Öğütlerinin kıymetini bilmek için gelin öncelikle bu meşhur bilim insanını kısaca tanıyalım. (Hayatı hakkında bilgi sahibiyseniz yazımın sonundaki öğüt kısmına geçiniz.)
Stephan Hawking bir biyolog olan anne ve babanın ilk çocuğu olarak 1942’de Oxford da doğdu. Meşhur fizikçilerin makûs talihi midir bilinmez o da lisede okurken vasat bir öğrenciydi. Yazısı fevkalade bozuk ve elinden bir iş gelmeyen sakar bir çocuktu. 17 yaşındayken Oxford Üniversitesi’ne babasının tıp tahsil etmesi arzusuna direnerek teorik fizik tahsil etmek üzere girdi ve okulu üç yılda hem de yüksek dereceyle bitirdi.
Kendisi bu sakarlığın gitgide arttığını fark etmekteydi. Hatta ortada hiçbir görünür sebep yokken ve durup dururken birkaç kere de yere düşmüştü. Henüz 21 yaşındaki Hawking’in adelelerinin kontrolünü gitgide zayıflatan ve hiçbir çaresi de bulunmayan hastalığı ALS idi. Bu hastalığa yakalananlar genellikle bir ya da iki yıl yaşadıklarından doktorlar Hawking’e de pek şans tanımıyorlardı.
Buna rağmen hastalığı hekimlerin tahmininden yavaş ilerledi. Hastalığına rağmen 1965 yılında bir üniversite öğrencisiyle evlendi. Bu evlilik onu üç evlat sahibi yaptı.

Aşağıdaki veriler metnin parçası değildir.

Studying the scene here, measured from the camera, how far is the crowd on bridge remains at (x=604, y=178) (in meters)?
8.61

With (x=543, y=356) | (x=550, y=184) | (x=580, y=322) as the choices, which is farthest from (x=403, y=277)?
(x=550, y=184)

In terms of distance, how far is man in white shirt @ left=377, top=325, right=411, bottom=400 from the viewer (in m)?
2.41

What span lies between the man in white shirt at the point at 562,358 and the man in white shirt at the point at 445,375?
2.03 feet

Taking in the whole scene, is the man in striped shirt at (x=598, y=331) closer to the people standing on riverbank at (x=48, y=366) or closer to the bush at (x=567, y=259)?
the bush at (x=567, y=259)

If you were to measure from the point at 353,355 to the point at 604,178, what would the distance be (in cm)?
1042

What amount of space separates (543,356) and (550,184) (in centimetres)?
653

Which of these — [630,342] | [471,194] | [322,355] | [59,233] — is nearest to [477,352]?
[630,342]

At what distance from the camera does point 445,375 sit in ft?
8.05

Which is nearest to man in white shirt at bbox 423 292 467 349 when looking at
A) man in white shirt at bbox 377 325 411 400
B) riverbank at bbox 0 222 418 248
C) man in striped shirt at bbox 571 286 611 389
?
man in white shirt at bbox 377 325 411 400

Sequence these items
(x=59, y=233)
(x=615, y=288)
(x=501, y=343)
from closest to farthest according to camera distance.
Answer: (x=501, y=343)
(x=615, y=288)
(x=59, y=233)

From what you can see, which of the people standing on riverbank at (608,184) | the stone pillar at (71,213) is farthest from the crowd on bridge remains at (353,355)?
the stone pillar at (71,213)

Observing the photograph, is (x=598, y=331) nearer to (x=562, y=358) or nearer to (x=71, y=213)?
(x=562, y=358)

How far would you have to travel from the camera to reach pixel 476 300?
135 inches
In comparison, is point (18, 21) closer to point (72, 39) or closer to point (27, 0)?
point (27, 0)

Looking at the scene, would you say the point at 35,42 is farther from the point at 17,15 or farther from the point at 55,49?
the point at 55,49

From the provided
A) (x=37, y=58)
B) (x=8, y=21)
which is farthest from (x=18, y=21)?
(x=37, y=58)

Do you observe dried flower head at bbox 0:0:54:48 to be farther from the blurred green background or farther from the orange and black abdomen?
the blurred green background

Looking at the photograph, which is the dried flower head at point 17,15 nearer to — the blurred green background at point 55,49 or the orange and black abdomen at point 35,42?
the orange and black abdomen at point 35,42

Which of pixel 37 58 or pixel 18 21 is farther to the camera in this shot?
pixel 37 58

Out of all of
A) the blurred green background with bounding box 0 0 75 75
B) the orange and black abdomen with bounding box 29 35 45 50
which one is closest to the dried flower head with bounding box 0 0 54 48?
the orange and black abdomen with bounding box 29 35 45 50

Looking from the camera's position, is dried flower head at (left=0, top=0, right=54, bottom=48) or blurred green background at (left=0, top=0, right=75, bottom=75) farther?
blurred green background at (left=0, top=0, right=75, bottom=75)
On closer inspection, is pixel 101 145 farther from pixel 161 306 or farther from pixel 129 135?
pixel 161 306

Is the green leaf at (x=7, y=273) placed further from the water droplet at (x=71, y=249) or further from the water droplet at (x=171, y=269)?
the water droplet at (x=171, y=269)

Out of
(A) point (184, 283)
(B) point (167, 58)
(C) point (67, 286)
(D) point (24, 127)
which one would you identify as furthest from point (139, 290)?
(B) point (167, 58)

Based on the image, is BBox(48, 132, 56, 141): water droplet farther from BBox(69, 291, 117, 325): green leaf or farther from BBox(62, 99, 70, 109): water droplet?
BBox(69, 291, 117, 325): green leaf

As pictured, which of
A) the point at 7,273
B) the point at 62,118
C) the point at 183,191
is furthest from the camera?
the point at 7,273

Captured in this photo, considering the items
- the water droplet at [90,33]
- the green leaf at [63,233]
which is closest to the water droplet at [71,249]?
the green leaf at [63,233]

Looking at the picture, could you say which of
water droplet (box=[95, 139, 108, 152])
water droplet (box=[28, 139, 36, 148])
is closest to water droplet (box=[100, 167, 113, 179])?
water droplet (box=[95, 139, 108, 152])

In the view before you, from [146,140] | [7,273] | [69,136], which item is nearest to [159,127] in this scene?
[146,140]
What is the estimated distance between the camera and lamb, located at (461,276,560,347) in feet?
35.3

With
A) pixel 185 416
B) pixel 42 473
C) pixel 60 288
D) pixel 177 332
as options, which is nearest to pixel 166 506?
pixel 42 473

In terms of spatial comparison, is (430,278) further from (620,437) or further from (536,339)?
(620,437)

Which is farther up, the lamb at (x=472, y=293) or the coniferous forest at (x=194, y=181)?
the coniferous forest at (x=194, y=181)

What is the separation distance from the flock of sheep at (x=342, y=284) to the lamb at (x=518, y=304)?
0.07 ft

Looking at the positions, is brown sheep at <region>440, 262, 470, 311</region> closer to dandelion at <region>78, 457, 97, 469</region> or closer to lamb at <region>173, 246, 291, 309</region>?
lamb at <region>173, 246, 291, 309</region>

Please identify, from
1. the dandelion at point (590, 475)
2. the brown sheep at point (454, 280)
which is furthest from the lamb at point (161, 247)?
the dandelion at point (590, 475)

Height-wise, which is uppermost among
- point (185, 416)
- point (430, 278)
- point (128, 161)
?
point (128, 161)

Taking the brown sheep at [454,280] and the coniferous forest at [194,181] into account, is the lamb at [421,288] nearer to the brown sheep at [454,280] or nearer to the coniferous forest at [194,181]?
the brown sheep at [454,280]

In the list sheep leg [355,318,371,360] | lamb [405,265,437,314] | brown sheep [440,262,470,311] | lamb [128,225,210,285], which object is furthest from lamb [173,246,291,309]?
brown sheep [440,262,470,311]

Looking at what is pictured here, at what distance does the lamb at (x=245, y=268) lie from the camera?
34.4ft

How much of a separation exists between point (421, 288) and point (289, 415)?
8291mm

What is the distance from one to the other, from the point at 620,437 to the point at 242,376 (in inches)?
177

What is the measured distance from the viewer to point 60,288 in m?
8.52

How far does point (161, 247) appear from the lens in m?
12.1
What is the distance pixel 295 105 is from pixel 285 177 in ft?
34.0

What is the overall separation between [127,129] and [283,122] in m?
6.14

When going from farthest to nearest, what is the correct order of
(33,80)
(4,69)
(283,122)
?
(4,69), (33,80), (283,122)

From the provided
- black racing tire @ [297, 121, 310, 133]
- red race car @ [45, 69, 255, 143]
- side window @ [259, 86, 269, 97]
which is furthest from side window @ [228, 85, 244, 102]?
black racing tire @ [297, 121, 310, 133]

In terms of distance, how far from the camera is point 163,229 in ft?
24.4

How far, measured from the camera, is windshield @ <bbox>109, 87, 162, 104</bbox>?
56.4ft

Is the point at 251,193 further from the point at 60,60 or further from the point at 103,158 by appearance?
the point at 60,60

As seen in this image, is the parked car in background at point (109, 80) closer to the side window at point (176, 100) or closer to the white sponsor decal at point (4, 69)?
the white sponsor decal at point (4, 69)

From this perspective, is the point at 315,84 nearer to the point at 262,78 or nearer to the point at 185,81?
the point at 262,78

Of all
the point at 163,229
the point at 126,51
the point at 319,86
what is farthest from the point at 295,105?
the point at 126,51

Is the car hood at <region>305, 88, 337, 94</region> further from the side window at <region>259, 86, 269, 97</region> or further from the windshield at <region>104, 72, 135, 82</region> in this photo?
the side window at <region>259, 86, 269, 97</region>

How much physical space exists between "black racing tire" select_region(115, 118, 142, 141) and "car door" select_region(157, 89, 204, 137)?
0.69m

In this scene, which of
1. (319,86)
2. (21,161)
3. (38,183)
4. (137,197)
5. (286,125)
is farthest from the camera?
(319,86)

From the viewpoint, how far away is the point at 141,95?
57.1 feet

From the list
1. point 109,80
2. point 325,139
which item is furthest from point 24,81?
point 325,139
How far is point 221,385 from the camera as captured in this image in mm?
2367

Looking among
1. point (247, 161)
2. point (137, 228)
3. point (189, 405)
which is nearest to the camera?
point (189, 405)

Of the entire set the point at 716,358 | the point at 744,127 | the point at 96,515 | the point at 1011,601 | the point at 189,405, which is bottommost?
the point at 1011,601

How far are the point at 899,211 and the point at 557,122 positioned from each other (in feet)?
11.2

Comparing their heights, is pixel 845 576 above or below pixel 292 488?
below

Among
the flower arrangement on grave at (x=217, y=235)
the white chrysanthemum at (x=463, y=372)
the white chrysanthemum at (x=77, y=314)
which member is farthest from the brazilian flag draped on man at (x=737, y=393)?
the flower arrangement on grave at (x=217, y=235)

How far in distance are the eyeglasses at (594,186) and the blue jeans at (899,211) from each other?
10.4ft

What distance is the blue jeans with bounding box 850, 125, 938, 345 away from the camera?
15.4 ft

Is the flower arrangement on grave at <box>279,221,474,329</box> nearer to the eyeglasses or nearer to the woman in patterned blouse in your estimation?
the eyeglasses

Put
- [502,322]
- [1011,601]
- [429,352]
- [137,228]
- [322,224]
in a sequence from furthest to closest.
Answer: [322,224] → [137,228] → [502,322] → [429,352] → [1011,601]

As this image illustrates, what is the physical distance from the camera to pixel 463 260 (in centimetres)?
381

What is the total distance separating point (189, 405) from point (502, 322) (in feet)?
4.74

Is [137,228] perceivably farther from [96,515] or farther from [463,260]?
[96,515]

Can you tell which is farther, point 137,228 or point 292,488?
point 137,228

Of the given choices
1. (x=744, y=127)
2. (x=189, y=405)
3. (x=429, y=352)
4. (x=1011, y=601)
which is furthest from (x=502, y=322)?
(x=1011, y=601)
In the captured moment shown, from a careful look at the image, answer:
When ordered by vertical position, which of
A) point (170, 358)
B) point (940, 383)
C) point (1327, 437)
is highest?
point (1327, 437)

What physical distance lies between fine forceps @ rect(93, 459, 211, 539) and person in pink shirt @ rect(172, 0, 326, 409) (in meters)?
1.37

Hawking 1966 yılında Cambridge Üniversitesi’ne atandı.
1977’de ise üniversitede Gravitasyon Fiziği profesörü oldu.
1979 yılında da Cambridge Üniversitesi’nin Lucasian kürsüsüne atandı.
Hawking’in hayat hikâyesini yazanlar bu olayı hep: “Galileo Galilei’nin ölümünün tam 300. yıldönümünde doğmuş olan adam şimdi artık bir zamanlar Newton işgal etmiş olduğu kürsüyü işgal etmekteydi“ gibi barok bir cümleyle tasvir etmektedirler.